Private contractors are shown in December 2005 disassembling Stryker vehicles that made it through two years of combat in Iraq and getting them ready for use once again. Around 900 civilian employees and contractor jobs are now on the chopping block at Joint Base Lewis-McChord.
Private contractors are shown in December 2005 disassembling Stryker vehicles that made it through two years of combat in Iraq and getting them ready for use once again. Around 900 civilian employees and contractor jobs are now on the chopping block at Joint Base Lewis-McChord. Staff file, 2005

That noise you hear at Joint Base Lewis-McChord to start the new year is the sound of the other shoe dropping – or rather, nearly a thousand pairs of shoes.

The South Sound region has been bracing for news of significant civilian job cuts at JBLM for months, even before the Army announced in July that the local base would have to thin another 1,250 active-duty troops from its ranks. All told, the post Iraq War downsizing has reduced uniformed soldiers at JBLM by about 7,000 – a decline of more than 20 percent from the 34,000 soldiers it had in 2012.

It was inevitable that the next rounds of cuts would hit civilian workers and private contractors who support the critical Army and Air Force mission. The only questions were the number, and the timing.

Now it appears an estimated 900 of the base’s more than 16,000 civilian jobs will be targeted, according to information JBLM released to News Tribune reporter Adam Ashton for his story that was published Sunday.

While the number packs a punch, the timing is not catastrophic. The cuts will be spread across two years in small enough batches that a congressional notification likely won’t be warranted. Many jobs will be pared through attrition or retirements rather than pink slips. And those who want to keep working will enter a robust Puget Sound economy.
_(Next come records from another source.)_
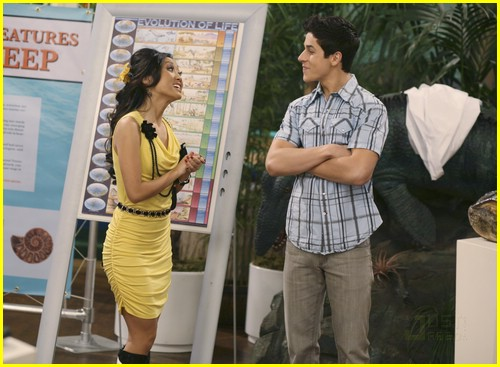 jake austin dylan sprouse bubbles 06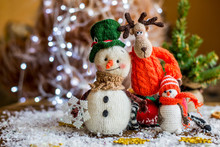 Handmade Yarn Snowman Holding ...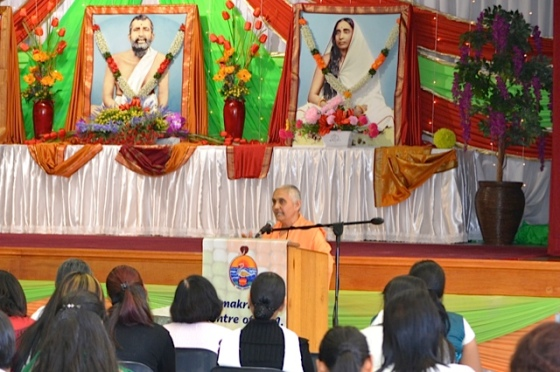 Pravrajika Ishtaprana conducting closing prayers...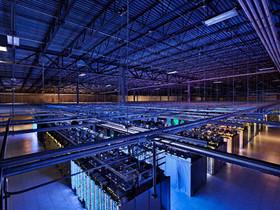 用 Google 街景參觀自家資料中心,不僅壯觀、還藏了星戰梗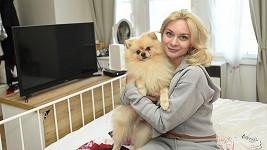 Bára Mottlová se svým psím miláčkem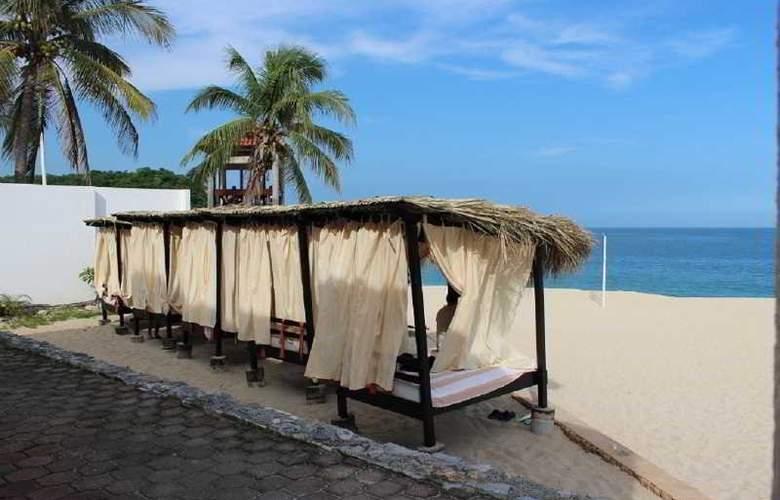 La Isla Huatulco - Beach - 18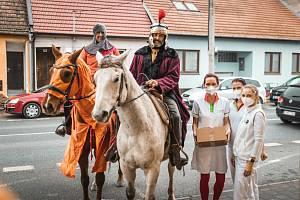 Hustopečští poděkovali za nasazení lidem v první linii. Svatý Martin jim přivezl víno.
JBLM already has a nationally recognized network of job transition programs in place, such as Camo 2 Commerce and Northwest Edge, which prepare service members for work in the Puget Sound. The base has established partnerships with companies such as Amazon, Microsoft and Starbucks. Apprenticeships and advanced degrees are also strong options in the region.
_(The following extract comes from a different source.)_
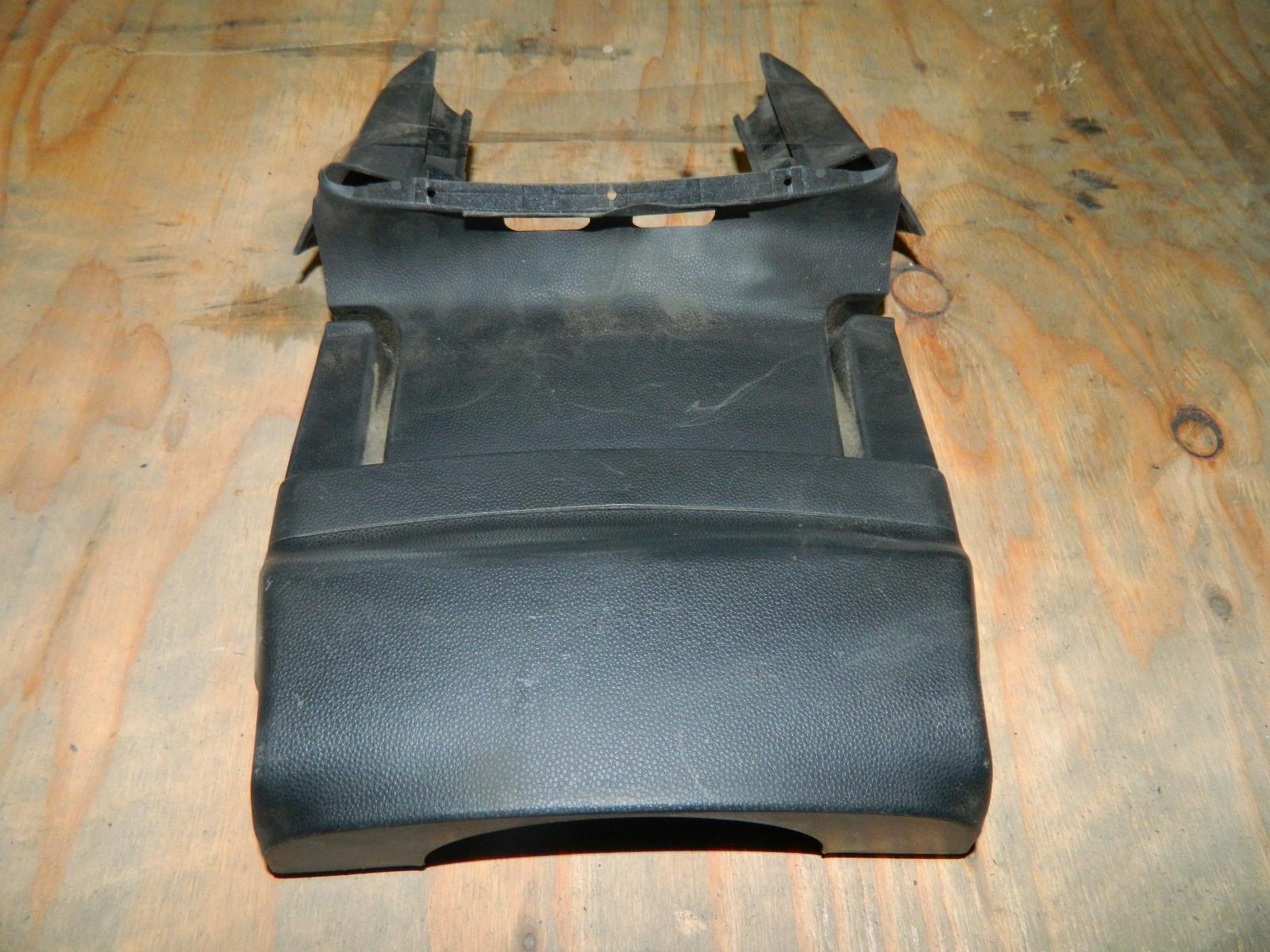 Кожух рулевой колонки Mazda 3 верхний (б/у)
It shouldn’t take much tweaking to adapt those programs to the needs of non-uniformed military employees.

Civilian workers can’t say they weren’t warned about the coming retrenchment.

Secretary of Defense Ashton Carter testified in congressional hearings last spring that civilian personnel would be part of the Pentagon’s larger blueprint for budget cuts, after a decade when those jobs had mushroomed by 100,000.

He said the problem with that job boom “is that nobody looked at the existing civilian force and said, ‘Okay, we’re adding 100,000 people, but are there some jobs that can be eliminated at the same time?’”

Carter, however, cautioned elected leaders against casting civilian workers in broad stereotypes.

“In Washington, we tend to think of civilians as people who sit at a desk at the Pentagon. But 85 percent of our civilians are outside the Washington metropolitan area; they’re repairing ships and airplanes and so forth.”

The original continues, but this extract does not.